According to a Pittsburgh Post-Gazette article by Ron Cook, the Steeler players had concerns too when Tomlin came on board last spring.  Quarterback Ben Roethlisberger reminded the new coach to gain the players’ respect and commitment.  Chances are Roethlisberger didn’t have to remind Tomlin about the players’ fierce loyalty to retired coach Bill Cowher.  Cowher had led the team for 14 years, one of which featured a Super Bowl win.

By the time the 2007 season actually began, the players were solidly impressed with their new coach—Tomlin stepped up to his new position with confidence and authority.  He also, it seems, had a ready knack to lead with influence.The team responded to their new leader’s influence with a blast, decisively winning their first three games.  Exactly how did the rookie coach lead with influence?

One secret, according to Ron Cook, was to follow an expected action with an unexpected one. 

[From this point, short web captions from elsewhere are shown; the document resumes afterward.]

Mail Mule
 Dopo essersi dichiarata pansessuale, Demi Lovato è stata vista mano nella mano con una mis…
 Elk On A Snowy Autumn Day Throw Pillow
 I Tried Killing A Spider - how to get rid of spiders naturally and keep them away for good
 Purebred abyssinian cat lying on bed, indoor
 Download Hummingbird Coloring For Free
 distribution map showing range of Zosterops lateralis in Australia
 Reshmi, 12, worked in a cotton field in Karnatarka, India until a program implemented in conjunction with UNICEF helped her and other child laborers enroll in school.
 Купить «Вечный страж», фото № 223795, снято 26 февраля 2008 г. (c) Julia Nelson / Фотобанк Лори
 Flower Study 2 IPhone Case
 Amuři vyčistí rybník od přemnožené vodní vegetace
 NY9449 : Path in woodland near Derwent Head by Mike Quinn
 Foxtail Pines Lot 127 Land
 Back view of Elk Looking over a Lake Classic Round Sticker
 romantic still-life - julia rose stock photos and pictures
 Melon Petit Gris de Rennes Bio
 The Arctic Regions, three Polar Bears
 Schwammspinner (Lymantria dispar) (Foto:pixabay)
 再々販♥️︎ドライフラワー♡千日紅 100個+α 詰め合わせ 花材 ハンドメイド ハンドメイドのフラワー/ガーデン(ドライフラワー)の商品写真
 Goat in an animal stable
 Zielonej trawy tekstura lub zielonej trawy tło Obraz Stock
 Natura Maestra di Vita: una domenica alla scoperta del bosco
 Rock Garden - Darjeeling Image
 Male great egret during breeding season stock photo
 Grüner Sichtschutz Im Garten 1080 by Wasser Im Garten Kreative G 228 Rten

The expected:  Tomlin met with each player during the spring minicamp. 

The unexpected:  He followed those meetings with handwritten letters to many of his players.Tomlin sent his letters via the post office, not e-mail. 

Each letter was personalized and quoted the conversation Tomlin had had with the player.  In sending these letters, Tomlin extended an old-fashioned lead with influence gesture.  It didn’t cost a lot, and it didn’t take a lot of time, especially considering what was at stake. 

Tomlin reported, “I’ve just always been a guy who, if something moves me, I respond to it.  And I’ve always believed a written letter is more meaningful than an e-mail or phone call.”

The results of Tomlin’s leadership gesture are instructive, especially for those of us who hope to build influence and credibility with others.  Hines Ward, the 2005 Super Bowl Most Valuable Player, reported that he carries his letter from Tomlin in his Bible.  How’s that for influence?!

Linebacker Larry Foote explained his reaction, “He [Tomlin] proved to me that he listened and that he thought what I had to say was important.”  Defensive end Aaron Smith said the letters made a huge statement because the coach took time to write them.  Because the letters were personalized rather than mass produced, they meant a lot.  Smith filed his letter.

Based on comments from players and performance so far this season, those handwritten letters played at least some part in gaining influence and commitment for the rookie leader.  Handwritten letters might help you lead with influence as well.  It’s a good time to get out your pen.